On BEAM, you send a message to a process on another node with the same syntax as a local process. Supervisors monitor across nodes. Node discovery is native. Distribution isn't a library — it's part of the runtime.

Akka Cluster works and it's proven at LinkedIn and PayPal. But it's configuration you maintain, tune, and debug. For smaller teams, that operational overhead is time not spent on the product.

##Then there's the licensing situation

Lightbend moved Akka from Apache 2.0 to the Business Source License in late 2022. Companies above $25 million in revenue now pay $1,995-$2,995 per core for production use. The community responded by forking Akka into Apache Pekko, which graduated as a Top-Level Project in 2024. Pekko has solid momentum — Play Framework, Apache Flink, and others have adopted it — but you're still betting on a fork of a project whose original maintainer walked away from open source.

Elixir and Erlang are Apache 2.0. No revenue thresholds. No surprises.

##Where Akka still makes sense

The JVM ecosystem is massive. Library availability, tooling maturity, hiring pool — if your team has deep JVM expertise and your workload is more about raw computational throughput than massive concurrency, Akka is a strong choice. HotSpot's JIT compilation will outperform BEAM on pure number crunching. That's not a knock on BEAM. It was never optimized for speed. It was optimized for safety.

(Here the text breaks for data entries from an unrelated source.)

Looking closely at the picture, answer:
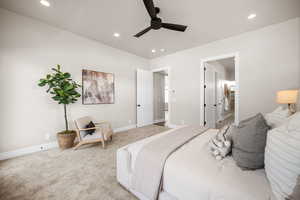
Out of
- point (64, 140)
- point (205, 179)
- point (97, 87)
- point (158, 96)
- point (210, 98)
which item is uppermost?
point (97, 87)

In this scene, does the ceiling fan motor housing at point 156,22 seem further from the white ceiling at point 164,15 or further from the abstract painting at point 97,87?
the abstract painting at point 97,87

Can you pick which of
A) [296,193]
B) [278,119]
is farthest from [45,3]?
[278,119]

Akka has also been battle-tested at serious scale. If your concurrency requirements are moderate and your team already knows the JVM inside out, migrating to BEAM for theoretical purity would be over-engineering.

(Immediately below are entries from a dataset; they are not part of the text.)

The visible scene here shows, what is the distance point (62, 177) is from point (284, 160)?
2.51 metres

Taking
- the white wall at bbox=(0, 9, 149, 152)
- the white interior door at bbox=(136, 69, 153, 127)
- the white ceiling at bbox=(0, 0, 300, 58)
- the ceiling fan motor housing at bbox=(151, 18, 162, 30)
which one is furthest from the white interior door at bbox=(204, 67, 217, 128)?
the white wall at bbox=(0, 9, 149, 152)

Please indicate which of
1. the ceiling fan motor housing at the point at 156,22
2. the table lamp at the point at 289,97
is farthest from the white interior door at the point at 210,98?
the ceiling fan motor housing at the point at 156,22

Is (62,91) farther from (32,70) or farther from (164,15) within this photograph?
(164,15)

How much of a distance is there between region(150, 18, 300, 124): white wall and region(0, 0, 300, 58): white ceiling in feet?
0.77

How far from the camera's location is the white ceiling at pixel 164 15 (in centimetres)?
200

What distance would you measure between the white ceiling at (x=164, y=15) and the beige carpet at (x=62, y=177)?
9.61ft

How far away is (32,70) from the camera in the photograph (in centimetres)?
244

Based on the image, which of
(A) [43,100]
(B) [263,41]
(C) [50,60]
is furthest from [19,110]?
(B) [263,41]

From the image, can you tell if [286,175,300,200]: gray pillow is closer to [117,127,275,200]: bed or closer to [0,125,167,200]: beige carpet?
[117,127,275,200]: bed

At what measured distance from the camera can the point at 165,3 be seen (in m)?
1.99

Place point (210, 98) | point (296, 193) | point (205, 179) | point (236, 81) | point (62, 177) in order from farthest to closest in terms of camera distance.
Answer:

##What I took away from this

Both Akka and Elixir implement the actor model. But the runtime underneath changes what guarantees you actually get. BEAM gives you per-process GC, preemptive scheduling, hot code swapping, and native distribution not as features on top of the VM, but as the VM itself. Akka gives you excellent actor abstractions on top of a runtime that was designed for different problems.

For greenfield systems where the core requirement is fault-tolerant concurrency at scale — IoT pipelines, real-time ingestion, anything where uptime isn't negotiable — BEAM is the more natural fit. Not because Akka can't do it. It can. But with BEAM you're working with the grain of the runtime instead of around it.